Exercise prompt: Output the full time support discussion below, word for word.

Extracted text:
Talk:Time Support

From ParaQ Wiki
Jump to navigationJump to search

OK here is my approach to this

First finalize buyin on the basic approach. There are two main approaches. The first is that a request for multiple time steps is handled by returning a multiblock dataset, one block for each time step. The second approach is to only fullfill requests for one time step at a a time. The first approach would require changes to the multiblock executive. It would tend to use a larger memory footprint (many timesteps in memory at once). The second approach is simpler in that it can work with minor changes to the current pipeline. My suggestion is to go with the second approach.

I have two problems with the second approach: user interactivity and developer ease-of-use. The new executive in VTK 5 is slower than the old one and running the executive once for each frame in an interactive session(15+ fps) doesn't seem terribly feasible. Also, I suspect that many filters that operate on temporal data will end up creating a multiblock dataset or some equivalent in order to hold the datasets they require. That's just asking for lots of code replication and tedious programming.
Well I hear you :) The ideal fix is to go to a true 4D representation and extent. But that would be an enormous effort. But maybe that is the direction we should head. The multiblock approach I don't think buys us much as the pipeline will just iterate over the blocks all the same. (e.g. requesting one cell for 100 time steps will result in a 100 block data set (a block is really a dataset as well) and for almost all filters the pipeline will iterate them 100 times, once for each block. That is the same basic situation as not using multiblock just depth first (100 blocks on filter 1, 100 block on filter 2) versus breadth first. Maybe there is some other approach that makes more sense.Martink 13:11, 25 Jul 2006 (EDT)
I agree that both the single-timestep and multi-timestep pipelines have to retrieve all of the data requested in the end. My point is that on many occasions, values for multiple timesteps will be required simultaneously for processing. For example: temporal plots, temporal interpolation, temporal derivative estimation, and streakline generation. To me, that means the programming model should make multiple time steps available. I am not trying to be choosy about whether that's done at the pipeline level.

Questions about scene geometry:
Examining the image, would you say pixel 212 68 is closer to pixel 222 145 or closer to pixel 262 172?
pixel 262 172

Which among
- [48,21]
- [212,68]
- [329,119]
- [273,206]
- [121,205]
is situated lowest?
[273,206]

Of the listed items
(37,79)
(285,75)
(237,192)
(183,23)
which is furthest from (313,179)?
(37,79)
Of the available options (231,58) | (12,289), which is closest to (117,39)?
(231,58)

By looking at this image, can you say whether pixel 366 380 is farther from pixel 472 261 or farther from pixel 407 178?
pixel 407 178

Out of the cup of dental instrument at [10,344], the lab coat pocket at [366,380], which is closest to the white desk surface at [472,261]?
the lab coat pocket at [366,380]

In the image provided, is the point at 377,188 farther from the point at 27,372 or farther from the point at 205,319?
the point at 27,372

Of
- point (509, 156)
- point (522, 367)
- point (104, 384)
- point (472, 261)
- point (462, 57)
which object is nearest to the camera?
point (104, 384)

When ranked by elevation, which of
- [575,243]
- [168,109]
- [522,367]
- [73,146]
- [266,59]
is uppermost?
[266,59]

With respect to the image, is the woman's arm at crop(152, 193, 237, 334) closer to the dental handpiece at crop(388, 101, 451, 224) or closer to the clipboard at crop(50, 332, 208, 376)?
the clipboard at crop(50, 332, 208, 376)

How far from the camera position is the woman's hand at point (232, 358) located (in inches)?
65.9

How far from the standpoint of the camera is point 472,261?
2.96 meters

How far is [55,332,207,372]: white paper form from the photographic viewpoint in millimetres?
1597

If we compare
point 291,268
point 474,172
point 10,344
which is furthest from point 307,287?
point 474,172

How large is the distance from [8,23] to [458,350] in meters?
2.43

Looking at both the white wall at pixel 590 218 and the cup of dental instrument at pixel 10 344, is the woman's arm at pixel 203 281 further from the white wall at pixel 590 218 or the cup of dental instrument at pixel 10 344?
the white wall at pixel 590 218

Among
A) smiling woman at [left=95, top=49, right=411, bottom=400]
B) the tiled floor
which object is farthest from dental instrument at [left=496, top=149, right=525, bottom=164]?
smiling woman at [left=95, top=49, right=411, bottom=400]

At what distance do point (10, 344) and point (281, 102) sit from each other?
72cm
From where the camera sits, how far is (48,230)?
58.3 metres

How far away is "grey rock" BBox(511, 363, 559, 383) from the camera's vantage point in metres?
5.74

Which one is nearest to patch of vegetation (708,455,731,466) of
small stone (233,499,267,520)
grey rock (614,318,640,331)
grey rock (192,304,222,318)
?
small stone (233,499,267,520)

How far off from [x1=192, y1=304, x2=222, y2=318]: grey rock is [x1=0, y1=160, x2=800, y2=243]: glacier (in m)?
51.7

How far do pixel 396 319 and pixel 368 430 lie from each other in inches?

Result for this task:
Talk:Time Support

From ParaQ Wiki
Jump to navigationJump to search

OK here is my approach to this

First finalize buyin on the basic approach. There are two main approaches. The first is that a request for multiple time steps is handled by returning a multiblock dataset, one block for each time step. The second approach is to only fullfill requests for one time step at a a time. The first approach would require changes to the multiblock executive. It would tend to use a larger memory footprint (many timesteps in memory at once). The second approach is simpler in that it can work with minor changes to the current pipeline. My suggestion is to go with the second approach.

I have two problems with the second approach: user interactivity and developer ease-of-use. The new executive in VTK 5 is slower than the old one and running the executive once for each frame in an interactive session(15+ fps) doesn't seem terribly feasible. Also, I suspect that many filters that operate on temporal data will end up creating a multiblock dataset or some equivalent in order to hold the datasets they require. That's just asking for lots of code replication and tedious programming.
Well I hear you :) The ideal fix is to go to a true 4D representation and extent. But that would be an enormous effort. But maybe that is the direction we should head. The multiblock approach I don't think buys us much as the pipeline will just iterate over the blocks all the same. (e.g. requesting one cell for 100 time steps will result in a 100 block data set (a block is really a dataset as well) and for almost all filters the pipeline will iterate them 100 times, once for each block. That is the same basic situation as not using multiblock just depth first (100 blocks on filter 1, 100 block on filter 2) versus breadth first. Maybe there is some other approach that makes more sense.Martink 13:11, 25 Jul 2006 (EDT)
I agree that both the single-timestep and multi-timestep pipelines have to retrieve all of the data requested in the end. My point is that on many occasions, values for multiple timesteps will be required simultaneously for processing. For example: temporal plots, temporal interpolation, temporal derivative estimation, and streakline generation. To me, that means the programming model should make multiple time steps available. I am not trying to be choosy about whether that's done at the pipeline level.